The SDF includes Christian fighters and commanders who can not make it home for Christmas this year for what's next.
"At this time, we are open to all options and partnerships," says SDF spokesman Mustafa Bali to NPR. "ISIS has not been defeated yet, and there are still plenty of sleeper cells to worry about."
But a revival of ISIS is not the only – or even the biggest – concern now faced by residents in northeastern Syria: they fear, above all, an attack from Turkey ,
For Syria's Kurds, who make up the bulk of the population in the northeast along the Turkish border, the missions are especially urgent US allies.
Turkey threatens to attack the Kurds here. She regards her as a terrorist because of her links to militants staging attacks in Turkey.
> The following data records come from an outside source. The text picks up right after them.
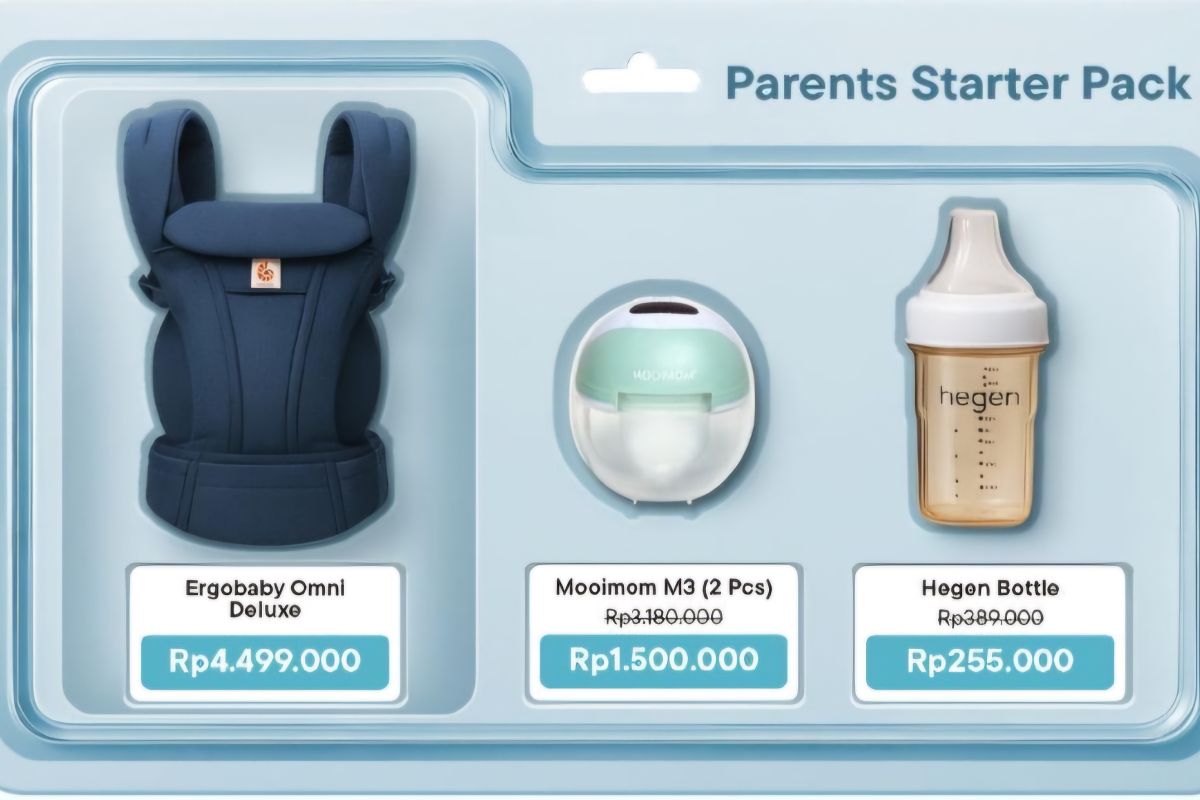 Parents Starter Pack

MOOIMOM

hegen

Ergobaby Omni Deluxe

Rp4.499.000

Mooimom M3 (2 Pcs)

Rp3.180.000

Rp1.500.000

Hegen Bottle

Rp389.000

Rp255.000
Turkey has criticized the US for helping the Kurds to take control of the region and has stated that they could invade as soon as US forces are deposed.
If Turkey decides to invade, SDF must give up fighting ISIS, Bali says.
"It's not possible for your forces to fight ISIS while another country comes in from behind attacking your people and forces," he says.
They are looking for contingency plans, including finding a deal with the regime of Syrian President Bashar Assad, to ask for his help to prevent Turkey from crossing the border. They could even seek local protection agreements with the Iranian armed forces in Syria.
"The Syrian regime should protect the sovereign borders of Syria," says Bali. If the regime came to northern Syria, he says, "Basically we would not mind."